▶ [Request]
Would you return the complete listing below word for word?

▶ [Data for this task]
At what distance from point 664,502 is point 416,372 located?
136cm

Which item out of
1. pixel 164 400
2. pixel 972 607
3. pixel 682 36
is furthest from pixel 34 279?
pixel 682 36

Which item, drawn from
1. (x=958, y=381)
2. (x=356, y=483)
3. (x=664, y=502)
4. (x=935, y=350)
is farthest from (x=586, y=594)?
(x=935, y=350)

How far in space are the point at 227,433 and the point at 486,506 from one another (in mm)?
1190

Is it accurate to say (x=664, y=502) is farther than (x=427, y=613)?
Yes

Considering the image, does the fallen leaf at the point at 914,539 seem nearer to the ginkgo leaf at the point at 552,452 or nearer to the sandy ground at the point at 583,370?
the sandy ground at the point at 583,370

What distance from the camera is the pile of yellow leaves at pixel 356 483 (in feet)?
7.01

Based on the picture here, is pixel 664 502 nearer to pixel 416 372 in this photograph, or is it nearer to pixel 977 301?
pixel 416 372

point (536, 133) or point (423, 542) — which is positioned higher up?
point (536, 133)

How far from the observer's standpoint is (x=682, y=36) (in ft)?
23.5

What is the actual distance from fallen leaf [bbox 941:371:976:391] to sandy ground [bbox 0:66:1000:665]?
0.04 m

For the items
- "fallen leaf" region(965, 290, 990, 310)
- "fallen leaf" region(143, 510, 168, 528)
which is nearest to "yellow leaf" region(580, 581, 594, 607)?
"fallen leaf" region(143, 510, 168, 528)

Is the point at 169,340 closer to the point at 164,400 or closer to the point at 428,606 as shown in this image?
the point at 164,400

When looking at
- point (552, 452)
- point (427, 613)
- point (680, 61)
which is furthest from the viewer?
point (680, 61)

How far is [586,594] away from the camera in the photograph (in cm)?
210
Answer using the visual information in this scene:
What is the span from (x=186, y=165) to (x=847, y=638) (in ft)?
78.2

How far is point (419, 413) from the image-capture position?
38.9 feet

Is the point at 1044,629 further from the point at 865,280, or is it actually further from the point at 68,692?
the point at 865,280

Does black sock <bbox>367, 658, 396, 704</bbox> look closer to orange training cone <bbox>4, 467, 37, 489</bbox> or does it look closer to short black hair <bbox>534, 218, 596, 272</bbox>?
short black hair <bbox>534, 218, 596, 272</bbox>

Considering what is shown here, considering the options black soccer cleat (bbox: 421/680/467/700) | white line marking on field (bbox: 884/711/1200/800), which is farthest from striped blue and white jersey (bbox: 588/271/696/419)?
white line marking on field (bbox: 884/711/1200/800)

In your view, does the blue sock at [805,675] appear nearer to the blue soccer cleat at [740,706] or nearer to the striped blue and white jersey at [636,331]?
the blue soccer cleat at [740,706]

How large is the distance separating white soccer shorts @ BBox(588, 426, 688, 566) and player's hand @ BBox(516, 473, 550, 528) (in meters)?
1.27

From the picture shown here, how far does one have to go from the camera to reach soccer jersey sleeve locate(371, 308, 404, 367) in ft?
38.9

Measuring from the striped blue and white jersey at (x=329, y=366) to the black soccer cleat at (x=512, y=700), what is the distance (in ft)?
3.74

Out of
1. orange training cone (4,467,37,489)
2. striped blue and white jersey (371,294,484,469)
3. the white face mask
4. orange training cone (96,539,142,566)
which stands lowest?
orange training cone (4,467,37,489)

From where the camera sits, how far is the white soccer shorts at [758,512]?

▶ [Answer for this exercise]
At what distance from point 664,502 is point 416,372 located?
136cm

Which item out of
1. pixel 164 400
2. pixel 972 607
3. pixel 682 36
is furthest from pixel 34 279?
pixel 682 36

Which item, drawn from
1. (x=958, y=381)
2. (x=356, y=483)
3. (x=664, y=502)
4. (x=935, y=350)
is farthest from (x=586, y=594)?
(x=935, y=350)

How far in space are the point at 227,433 and the point at 486,506 from one another (in mm)?
1190

Is it accurate to say (x=664, y=502) is farther than (x=427, y=613)?
Yes

Considering the image, does the fallen leaf at the point at 914,539 seem nearer to the ginkgo leaf at the point at 552,452 or nearer to the sandy ground at the point at 583,370?
the sandy ground at the point at 583,370

What distance from the camera is the pile of yellow leaves at pixel 356 483 (in feet)?
7.01

Based on the picture here, is pixel 664 502 nearer to pixel 416 372 in this photograph, or is it nearer to pixel 977 301?
pixel 416 372

point (536, 133) or point (423, 542) — which is positioned higher up?
point (536, 133)

How far from the observer's standpoint is (x=682, y=36) (in ft)?
23.5

What is the actual distance from fallen leaf [bbox 941:371:976:391] to sandy ground [bbox 0:66:1000:665]?
0.04 m

For the items
- "fallen leaf" region(965, 290, 990, 310)
- "fallen leaf" region(143, 510, 168, 528)
which is nearest to "yellow leaf" region(580, 581, 594, 607)?
"fallen leaf" region(143, 510, 168, 528)

Is the point at 169,340 closer to the point at 164,400 or closer to the point at 428,606 as shown in this image?
the point at 164,400

When looking at
- point (552, 452)
- point (427, 613)
- point (680, 61)
which is furthest from the viewer?
point (680, 61)

How far is [586,594] away from the camera in the photograph (in cm)?
210
Answer using the visual information in this scene:
What is the span from (x=186, y=165) to (x=847, y=638) (in ft)?
78.2

How far is point (419, 413) from the image-capture position?
38.9 feet

Is the point at 1044,629 further from the point at 865,280, or is it actually further from the point at 68,692?
the point at 865,280

Does black sock <bbox>367, 658, 396, 704</bbox> look closer to orange training cone <bbox>4, 467, 37, 489</bbox> or does it look closer to short black hair <bbox>534, 218, 596, 272</bbox>?
short black hair <bbox>534, 218, 596, 272</bbox>

Considering what is shown here, considering the options black soccer cleat (bbox: 421/680/467/700) | white line marking on field (bbox: 884/711/1200/800), which is farthest from striped blue and white jersey (bbox: 588/271/696/419)?
white line marking on field (bbox: 884/711/1200/800)

In your view, does the blue sock at [805,675] appear nearer to the blue soccer cleat at [740,706] or nearer to the striped blue and white jersey at [636,331]?
the blue soccer cleat at [740,706]

How large is the distance separating white soccer shorts @ BBox(588, 426, 688, 566) and player's hand @ BBox(516, 473, 550, 528) (in meters)?
1.27

From the picture shown here, how far does one have to go from the camera to reach soccer jersey sleeve locate(371, 308, 404, 367) in ft?
38.9

Measuring from the striped blue and white jersey at (x=329, y=366) to the black soccer cleat at (x=512, y=700), what is the distance (in ft)?
3.74

Out of
1. orange training cone (4,467,37,489)
2. striped blue and white jersey (371,294,484,469)
3. the white face mask
4. orange training cone (96,539,142,566)
which stands lowest?
orange training cone (4,467,37,489)

From where the camera sits, how far is the white soccer shorts at [758,512]?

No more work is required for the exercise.